Why User-Mode Threads Are Often the Right Answer
Ron Pressler – Project Loom Technical Lead, Java Platform Group, Oracle
Concurrency is the problem of scheduling simultaneous, largely-independent tasks, competing for resources in order to increase application throughput. Multiple approaches to scalable concurrency, which is so important for high-throughput servers, are used in various programming languages: using OS threads, asynchronous programming styles (“reactive”), syntactic stackless coroutines (async/await), and user-mode threads. This talk will explore the problem, explain why Java has chosen user-mode threads to tackle it, and compare the various approaches and the tradeoffs they entail. We will also cover the main source of the performance of user-mode threads and asynchronous I/O, which is so often misunderstood (it’s not about context-switching).

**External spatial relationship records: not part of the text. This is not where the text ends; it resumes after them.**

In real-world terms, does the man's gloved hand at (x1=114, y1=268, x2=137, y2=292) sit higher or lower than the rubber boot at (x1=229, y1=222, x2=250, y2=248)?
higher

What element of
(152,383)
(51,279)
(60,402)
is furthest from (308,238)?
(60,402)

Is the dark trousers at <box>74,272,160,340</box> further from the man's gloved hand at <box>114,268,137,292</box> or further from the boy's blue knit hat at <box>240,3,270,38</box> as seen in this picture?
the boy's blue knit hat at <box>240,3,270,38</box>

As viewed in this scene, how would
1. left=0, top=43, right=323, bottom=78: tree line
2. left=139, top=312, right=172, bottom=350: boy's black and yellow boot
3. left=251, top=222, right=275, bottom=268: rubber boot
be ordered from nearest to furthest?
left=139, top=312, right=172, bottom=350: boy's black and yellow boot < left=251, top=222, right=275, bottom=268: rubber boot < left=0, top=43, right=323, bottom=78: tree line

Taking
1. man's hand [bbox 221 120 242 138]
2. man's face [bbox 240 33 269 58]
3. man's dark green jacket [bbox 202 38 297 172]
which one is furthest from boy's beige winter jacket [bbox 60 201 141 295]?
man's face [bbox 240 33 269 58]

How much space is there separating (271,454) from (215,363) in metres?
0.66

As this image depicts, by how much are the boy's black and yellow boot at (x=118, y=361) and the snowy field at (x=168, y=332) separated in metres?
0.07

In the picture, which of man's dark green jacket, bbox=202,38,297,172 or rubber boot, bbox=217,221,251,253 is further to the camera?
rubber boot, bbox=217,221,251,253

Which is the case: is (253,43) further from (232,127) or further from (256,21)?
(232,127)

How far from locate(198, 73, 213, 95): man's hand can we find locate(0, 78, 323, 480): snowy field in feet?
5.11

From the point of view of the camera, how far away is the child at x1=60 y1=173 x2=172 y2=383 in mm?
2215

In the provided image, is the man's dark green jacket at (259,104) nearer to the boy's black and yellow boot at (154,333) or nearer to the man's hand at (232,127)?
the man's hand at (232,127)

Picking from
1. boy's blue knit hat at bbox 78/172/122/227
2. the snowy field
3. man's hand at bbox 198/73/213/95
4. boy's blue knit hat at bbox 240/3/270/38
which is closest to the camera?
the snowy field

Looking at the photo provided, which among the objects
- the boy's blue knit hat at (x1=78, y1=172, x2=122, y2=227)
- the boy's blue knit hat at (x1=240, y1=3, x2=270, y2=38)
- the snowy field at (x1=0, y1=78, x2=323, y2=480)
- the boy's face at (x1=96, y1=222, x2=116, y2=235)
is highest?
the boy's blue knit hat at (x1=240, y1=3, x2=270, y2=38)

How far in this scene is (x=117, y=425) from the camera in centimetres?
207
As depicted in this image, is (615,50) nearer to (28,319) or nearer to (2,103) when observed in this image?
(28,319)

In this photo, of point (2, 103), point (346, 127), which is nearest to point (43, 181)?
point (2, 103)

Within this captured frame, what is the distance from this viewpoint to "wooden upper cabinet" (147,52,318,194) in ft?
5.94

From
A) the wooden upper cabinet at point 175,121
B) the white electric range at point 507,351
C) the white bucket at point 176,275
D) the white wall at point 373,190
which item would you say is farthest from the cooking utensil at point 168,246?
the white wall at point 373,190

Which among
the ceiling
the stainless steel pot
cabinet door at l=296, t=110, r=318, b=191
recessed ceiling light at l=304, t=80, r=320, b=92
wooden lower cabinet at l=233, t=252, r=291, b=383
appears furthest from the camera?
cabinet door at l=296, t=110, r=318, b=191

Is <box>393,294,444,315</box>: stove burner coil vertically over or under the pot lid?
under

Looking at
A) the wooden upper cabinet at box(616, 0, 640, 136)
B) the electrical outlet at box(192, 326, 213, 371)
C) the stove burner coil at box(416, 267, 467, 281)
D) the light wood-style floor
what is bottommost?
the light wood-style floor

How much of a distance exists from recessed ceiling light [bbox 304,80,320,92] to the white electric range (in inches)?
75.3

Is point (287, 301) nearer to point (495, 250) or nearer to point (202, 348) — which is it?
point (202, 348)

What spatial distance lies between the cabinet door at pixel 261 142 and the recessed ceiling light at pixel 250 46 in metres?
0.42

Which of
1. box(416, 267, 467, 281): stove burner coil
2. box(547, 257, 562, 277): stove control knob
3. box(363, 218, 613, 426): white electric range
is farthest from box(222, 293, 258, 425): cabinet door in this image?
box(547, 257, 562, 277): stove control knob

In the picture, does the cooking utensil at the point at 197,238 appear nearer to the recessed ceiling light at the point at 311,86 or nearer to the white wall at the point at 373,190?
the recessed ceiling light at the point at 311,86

Overcoming Variable Payloads to Optimize for Performance
Armin Ronacher – Creator of Flask; Architect, Sentry.io
When you have a significant amount of events coming in from individual customers, but do not want to spend the majority of your time on latency issues, how do you optimize for performance? This becomes increasingly difficult when you are dealing with payload sizes that are multiple orders of magnitude difference, have complex data that impacts processing, and the stream of data is impossible to predict. In this session, you’ll hear from Armin Ronacher, Principal Architect at Sentry and creator of the Flask web framework for Python on how to build ingestion and processing pipelines to accommodate for complex events, helping to ensure your teams are reaching a throughput of hundreds of thousands of events per second.
Keeping Latency Low for User-Defined Functions with WebAssembly
Piotr Sarna – Principal Software Engineer, ScyllaDB
WebAssembly (WASM) is a great choice for user-defined functions, due to the fact that it was designed to be easily embeddable, with a focus on security and speed. Still, executing functions provided by users should not cause latency spikes – it’s important for individual database clusters and absolutely crucial for multi-tenancy. In order to keep latency low, one can utilize a WebAssembly runtime with async support. One such runtime is Wasmtime, a Rust project perfectly capable of running WebAssembly functions cooperatively and asynchronously. This talk briefly describes WebAssembly and Wasmtime, and shows how to integrate them into a C++ project in a latency-friendly manner, while implementing the core runtime for user-defined functions in async Rust.